Francesca Mintowt-Czyz starred as Gretchen with Richie T. Steadman as Dax in our showing of the play, with Madison Bartell as Marma, Camee Faulk as Annie, Sarah McDonald as Betty (Gretchen’s mom) and Lee Daily as Heber (Gretchen’s Dad). Dan Larrinaga and Daniel Atkin are noted in the program as Dax’s friends Carlos and Doug, respectively, but probably only because it would have taken an entire sheet to in-depth describe all the characters they portrayed, from dubious wedding planners to Dax’s quirky parents, Gretchen’s long-married grandparents and all-star primary tune-singing rock stars.
This was not the first time I’ve seen Camee Faulk in a Desert Star show, and I couldn’t help but still be amazed and entertained by her quick quips and characterizations. She, along with Larrinaga, McDonald, Daily and Akin especially gave the air of seasoned Desert Star performers, meaning plenty of physical humor, lots of laughs and even an occasional breakdown of laughter onstage that sends the fourth wall crumbling around you in the best possible way.
Hands down my favorite moments came in times like that, where genuinely funny, witty zingers leave you wondering if it was scripted or if you just got really lucky.
Adding to the unique atmosphere of the Desert Star Playhouse is the fact that guests are seated around tables and provided with popcorn and the opportunity to order a plethora of tasty foods that fill the centerfold of the newspaper program.
I was impressed by how quickly and subtly servers make their way around the tight venue, taking orders and refilling drinks while not detracting from the comedy unfolding onstage. I thoroughly enjoyed the tender, juicy and flavorful steak skewers with a soft, delicious baked potato while my husband sampled the chicken fingers and fries.
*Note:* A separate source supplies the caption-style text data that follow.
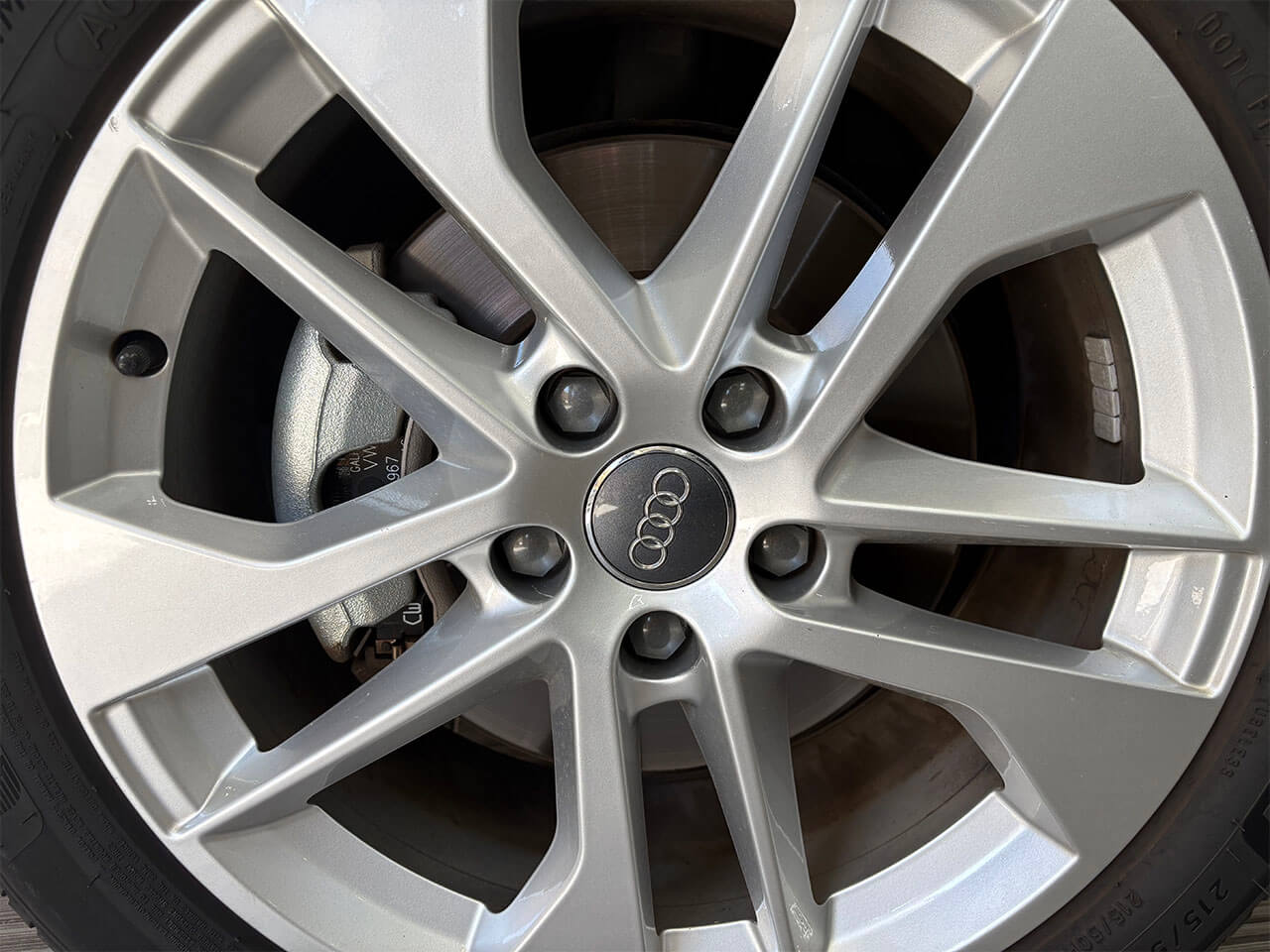 Audi Q2 1.6 TDI 116cv Sport SLine ITALIANA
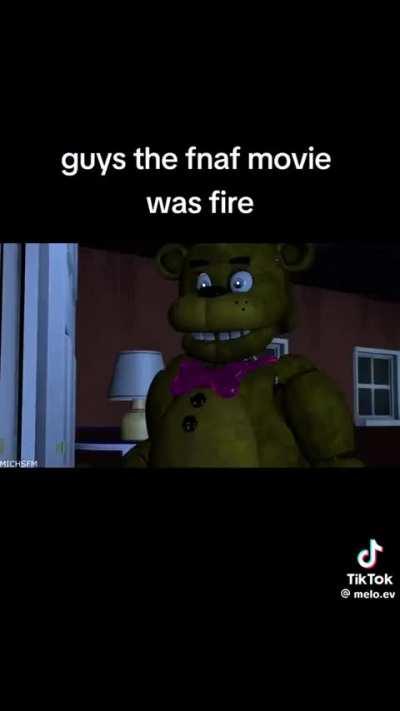 Omg the boys need to watch the movie 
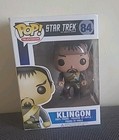 Funko POP! Television Star Trek The Original Series Klingon #84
The food was incredible, and I’m totally unsurprised that it’s available for order from DoorDash, so you don’t even have to go to a show to enjoy the scrumptious meals (though I don’t know why you wouldn’t want to). The only problem with eating during the show was trying not to choke when some well-placed humor forced a laugh mid-swallow.
Overall, Desert Star still has it all — original shows, talented actors, live piano and an incomparable ambience combined with food and post-show “Kicking Country” Western olios that mix country music with Desert Star comedy for some knee-slapping, belly-laughing fun and a chance to see the cast in a whole new, fantastically fun way.